課題 A:
本文のうち、「例えば、厚生年金の受給開始や」から始まり「給などを円滑に進める狙いだ。」で終わる部分をそのまま引用してください。
課題 B:
本文によると、被災者台帳にマイナンバーを記載するのは何のためですか。
課題 C:
本文で、来年1月からマイナンバーが活用される行政手続きの分野をすべて挙げてください。

来年1月からマイナンバーが活用されるのは、税、社会保障、災害対策の3分野に関連する行政手続き。国や自治体は、税金や住民票など制度ごとにばらばらに管理されている個人情報をマイナンバーで照合できるようになる。国民が行政の窓口で番号を伝えると、さまざまな手続きが簡素化される。

例えば、厚生年金の受給開始や所得税の確定申告で住宅ローン減税を初めて申請する際、添付が必要だった住民票が不要になる。確定申告の場合、まず自治体の窓口で住民票を取得し、その後に税務署で手続きをしなければならなかったが、手間が省ける。

会社を退職して国民健康保険に加入する時や、児童手当の受給者が毎年現況届を提出する際にも、必要な書類が減る。また、転職しても、加入していた年金の記録を正確にたどれるようになるため、年金が「消える」恐れはなくなる。

災害時に自治体が作る「被災者台帳」(氏名、住所、被災状況など)にもマイナンバーを記載する。被災者への給付金支給などを円滑に進める狙いだ。

提供情報:
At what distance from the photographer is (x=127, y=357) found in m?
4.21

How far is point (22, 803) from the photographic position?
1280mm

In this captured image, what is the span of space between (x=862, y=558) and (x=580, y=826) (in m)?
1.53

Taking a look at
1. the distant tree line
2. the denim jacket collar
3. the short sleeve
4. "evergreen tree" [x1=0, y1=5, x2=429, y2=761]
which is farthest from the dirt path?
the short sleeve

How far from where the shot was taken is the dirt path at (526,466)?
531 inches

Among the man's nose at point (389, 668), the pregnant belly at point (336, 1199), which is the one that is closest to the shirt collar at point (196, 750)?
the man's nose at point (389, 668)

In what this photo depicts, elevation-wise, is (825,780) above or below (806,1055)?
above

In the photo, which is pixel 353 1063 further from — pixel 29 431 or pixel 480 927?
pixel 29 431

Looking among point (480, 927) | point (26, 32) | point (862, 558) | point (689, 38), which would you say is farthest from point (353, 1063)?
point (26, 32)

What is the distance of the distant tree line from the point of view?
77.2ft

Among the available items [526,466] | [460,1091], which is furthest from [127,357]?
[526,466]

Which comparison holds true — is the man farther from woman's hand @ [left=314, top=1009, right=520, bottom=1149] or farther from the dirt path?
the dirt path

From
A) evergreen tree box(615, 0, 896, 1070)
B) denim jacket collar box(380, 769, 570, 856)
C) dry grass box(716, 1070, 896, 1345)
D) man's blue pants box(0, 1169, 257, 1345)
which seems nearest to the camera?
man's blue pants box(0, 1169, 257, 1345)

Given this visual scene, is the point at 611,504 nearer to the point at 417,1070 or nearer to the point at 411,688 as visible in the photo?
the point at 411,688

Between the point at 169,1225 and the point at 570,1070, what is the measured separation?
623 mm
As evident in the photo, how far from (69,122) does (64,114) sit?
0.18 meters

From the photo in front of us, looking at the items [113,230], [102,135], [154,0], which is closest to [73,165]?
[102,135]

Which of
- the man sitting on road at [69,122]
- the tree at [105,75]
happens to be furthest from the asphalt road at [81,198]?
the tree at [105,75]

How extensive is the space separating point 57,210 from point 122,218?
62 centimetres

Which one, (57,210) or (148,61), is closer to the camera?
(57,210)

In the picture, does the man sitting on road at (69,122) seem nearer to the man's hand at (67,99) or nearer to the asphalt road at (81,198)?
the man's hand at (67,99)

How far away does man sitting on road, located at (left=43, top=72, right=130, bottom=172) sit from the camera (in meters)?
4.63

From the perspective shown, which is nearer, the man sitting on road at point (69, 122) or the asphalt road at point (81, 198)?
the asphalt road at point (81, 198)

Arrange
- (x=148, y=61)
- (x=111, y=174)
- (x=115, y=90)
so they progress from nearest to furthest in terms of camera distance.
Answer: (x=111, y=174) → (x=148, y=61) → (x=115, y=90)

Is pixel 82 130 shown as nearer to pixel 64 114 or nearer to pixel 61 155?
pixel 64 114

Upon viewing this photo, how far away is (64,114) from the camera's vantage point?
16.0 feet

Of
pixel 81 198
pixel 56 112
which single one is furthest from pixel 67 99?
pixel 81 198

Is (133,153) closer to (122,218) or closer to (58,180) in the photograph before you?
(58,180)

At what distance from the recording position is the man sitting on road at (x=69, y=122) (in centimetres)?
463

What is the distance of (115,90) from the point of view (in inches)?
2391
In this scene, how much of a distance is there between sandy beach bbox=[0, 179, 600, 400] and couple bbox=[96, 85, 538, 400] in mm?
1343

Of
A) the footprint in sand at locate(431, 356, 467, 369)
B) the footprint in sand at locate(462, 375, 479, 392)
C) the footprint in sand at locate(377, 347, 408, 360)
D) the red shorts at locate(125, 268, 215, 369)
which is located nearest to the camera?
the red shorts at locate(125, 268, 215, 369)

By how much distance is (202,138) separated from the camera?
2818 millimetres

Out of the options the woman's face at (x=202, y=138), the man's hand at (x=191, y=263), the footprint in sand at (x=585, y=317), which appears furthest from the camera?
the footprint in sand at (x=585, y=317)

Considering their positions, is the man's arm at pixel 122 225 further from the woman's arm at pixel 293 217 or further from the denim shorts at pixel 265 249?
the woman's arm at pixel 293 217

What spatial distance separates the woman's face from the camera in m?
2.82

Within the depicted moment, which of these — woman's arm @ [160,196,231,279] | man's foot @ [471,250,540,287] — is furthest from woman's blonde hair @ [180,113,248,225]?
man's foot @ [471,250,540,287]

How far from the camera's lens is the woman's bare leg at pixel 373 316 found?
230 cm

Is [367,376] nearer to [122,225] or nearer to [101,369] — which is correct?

解答欄 A:
例えば、厚生年金の受給開始や所得税の確定申告で住宅ローン減税を初めて申請する際、添付が必要だった住民票が不要になる。確定申告の場合、まず自治体の窓口で住民票を取得し、その後に税務署で手続きをしなければならなかったが、手間が省ける。

会社を退職して国民健康保険に加入する時や、児童手当の受給者が毎年現況届を提出する際にも、必要な書類が減る。また、転職しても、加入していた年金の記録を正確にたどれるようになるため、年金が「消える」恐れはなくなる。

災害時に自治体が作る「被災者台帳」(氏名、住所、被災状況など)にもマイナンバーを記載する。被災者への給付金支給などを円滑に進める狙いだ。

解答欄 B:
被災者への給付金支給などを円滑に進めるためです。

解答欄 C:
税、社会保障、災害対策